Links: scallopbot.com · GitHub
| Base model | Qwen3.5-4B |
| Adapter | LoRA, rank 32, alpha 64, 2 epochs |
| Quant | q5_k_m GGUF (3.16 GB) |
| Context | inherits Qwen3.5-4B |
| Serving | thinking off (chain-of-thought hurts this task at 4B) |
| Output | structured memory entries (durable facts), or empty |
Files
| File | Format | Size | Notes |
|---|---|---|---|
scallopmemory-1.q5_k_m.gguf |
GGUF Q5_K_M | 3.16 GB | Recommended for llama.cpp / Ollama / LM Studio |
adapter/ |
PEFT LoRA | 170 MB | Apply on top of Qwen/Qwen3.5-4B with transformers + PEFT |
How to run
Serve with thinking disabled. The model is trained and benchmarked in the no-think path.
llama.cpp
llama-server -m scallopmemory-1.q5_k_m.gguf \
--chat-template-kwargs '{"enable_thinking":false}'
Ollama
ollama run hf.co/tashfene/scallopmemory-1:Q5_K_M
Python (llama-cpp-python)
from llama_cpp import Llama
llm = Llama.from_pretrained(
repo_id="tashfene/scallopmemory-1",
filename="scallopmemory-1.q5_k_m.gguf",
)
out = llm.create_chat_completion(
messages=[{"role": "user", "content": "<conversation to extract facts from>"}],
)
Adapter on the base model (transformers + PEFT)
from peft import PeftModel
from transformers import AutoModelForCausalLM, AutoTokenizer
base = AutoModelForCausalLM.from_pretrained("Qwen/Qwen3.5-4B")
model = PeftModel.from_pretrained(base, "tashfene/scallopmemory-1", subfolder="adapter")
tok = AutoTokenizer.from_pretrained("tashfene/scallopmemory-1", subfolder="adapter")
Intended use
An assistant runs this after a conversation to decide what to persist to long-term memory. Two failure modes hurt: writing down noise, and missing a real fact. Most turns produce nothing, so the harder half of the job is staying quiet without going silent on the turns that matter.
Evaluation
33 extraction cases held out from real sessions, none seen in training. Same harness for every model, thinking off.
| Model | Teacher agreement | Parse success | Median latency |
|---|---|---|---|
| Qwen3.6-35B MoE | 0.877 | 57.6% | 41.1s |
| Qwen3.6-Plus (the teacher) | 0.748 | 100% | 31.1s |
| scallopmemory-1 | 0.725 | 100% | 4.2s |
| Qwen3.5-4B (stock) | 0.695 | 100% | 8.8s |
Read this as parity, not a win. The 4B lands close to the hosted model that taught it, at a tenth of the latency and on local hardware. The 35B scores higher on agreement but parses cleanly only 57.6% of the time, so it drops two of every five outputs and cannot sit in a pipeline as is. Among models that return valid structure every time, the 4B edges the teacher and beats the stock base it came from.
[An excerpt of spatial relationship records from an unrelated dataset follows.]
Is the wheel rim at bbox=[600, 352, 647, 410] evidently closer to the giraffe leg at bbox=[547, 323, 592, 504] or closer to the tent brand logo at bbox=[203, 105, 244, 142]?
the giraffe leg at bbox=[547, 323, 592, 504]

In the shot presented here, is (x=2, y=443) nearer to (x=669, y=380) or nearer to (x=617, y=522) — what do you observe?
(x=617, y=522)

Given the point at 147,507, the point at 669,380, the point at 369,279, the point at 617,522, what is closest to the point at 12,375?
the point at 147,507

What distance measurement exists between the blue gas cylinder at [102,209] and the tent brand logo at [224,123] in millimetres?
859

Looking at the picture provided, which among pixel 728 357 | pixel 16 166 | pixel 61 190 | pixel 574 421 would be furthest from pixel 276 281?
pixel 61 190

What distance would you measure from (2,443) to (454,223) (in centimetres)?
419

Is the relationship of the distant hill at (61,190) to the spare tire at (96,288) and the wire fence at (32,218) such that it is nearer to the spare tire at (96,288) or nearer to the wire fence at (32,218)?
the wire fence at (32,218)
Extraction quality is where model capacity shows. An 8B base is the obvious next step to clear the teacher rather than match it.
Training
Traces from one person's assistant, so the distribution is narrow and personal. The same deterministic anonymizer as the tools model swaps real names, emails, phones, handles, and project ids for stable fakes and refuses to write a file if any known real token survives. Anonymized and real-name held-out sets scored within 0.002 of each other.
One detail mattered more than the rest. An early run collapsed because most freshly distilled examples were empty extractions from background chatter, which taught the model to write down nothing. Capping empty examples per session moved agreement from 0.70 to 0.725. If you train your own extractor, watch the share of empty targets.
Limitations and bias
- One user's data, one memory schema. Your facts and format will differ.
- 0.725 agreement means it disagrees with the teacher on roughly a quarter of cases. Check its output before trusting it as ground truth.
- Capacity-bound. A larger base would likely extract better; 4B is the floor for this task, not the ceiling.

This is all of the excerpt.